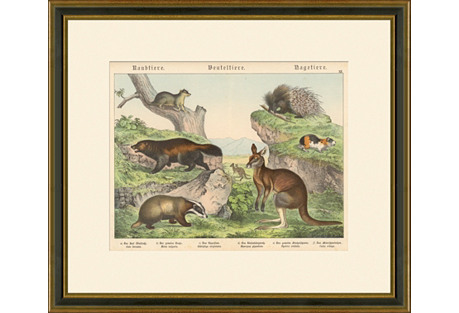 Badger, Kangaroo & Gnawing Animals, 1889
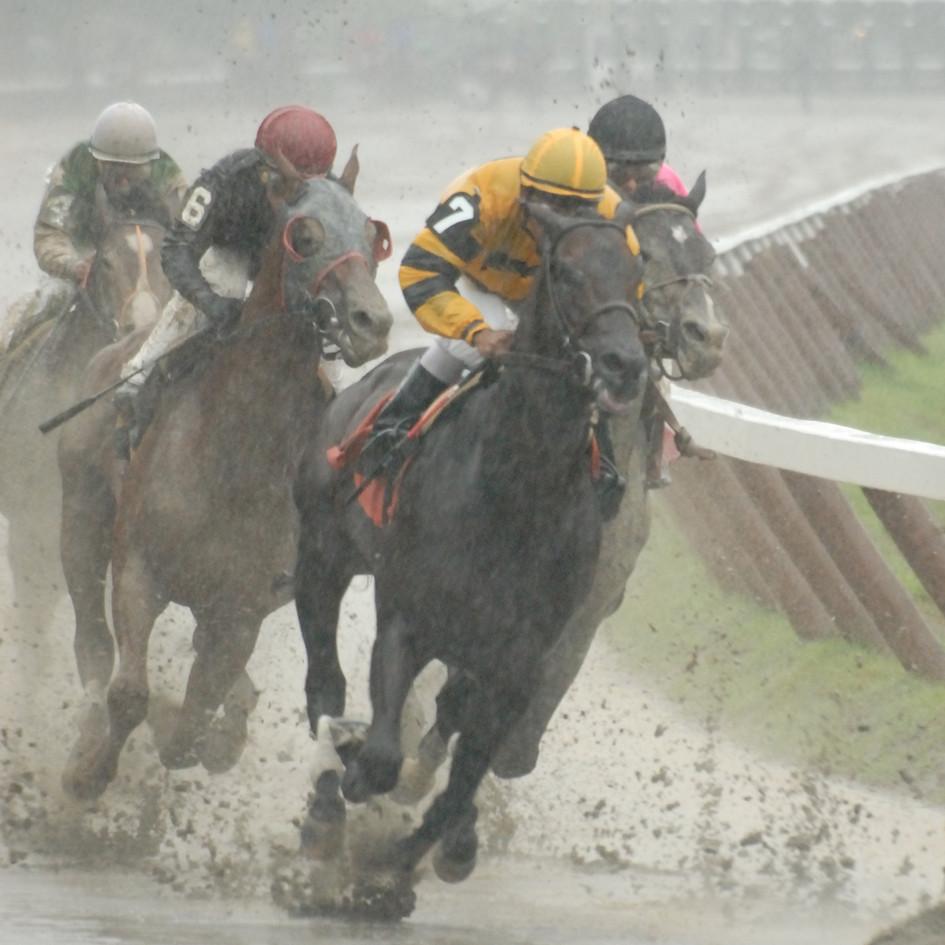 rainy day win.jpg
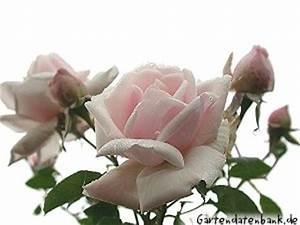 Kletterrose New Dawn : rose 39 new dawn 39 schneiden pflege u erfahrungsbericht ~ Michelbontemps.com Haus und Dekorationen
━━━━━━━━
| WHAT IS NEEDED |
Please retype the whole of the data precisely, omitting pictures.

| WRITTEN ANSWER |
 Badger, Kangaroo & Gnawing Animals, 1889
 rainy day win.jpg
 Kletterrose New Dawn : rose 39 new dawn 39 schneiden pflege u erfahrungsbericht ~ Michelbontemps.com Haus und Dekorationen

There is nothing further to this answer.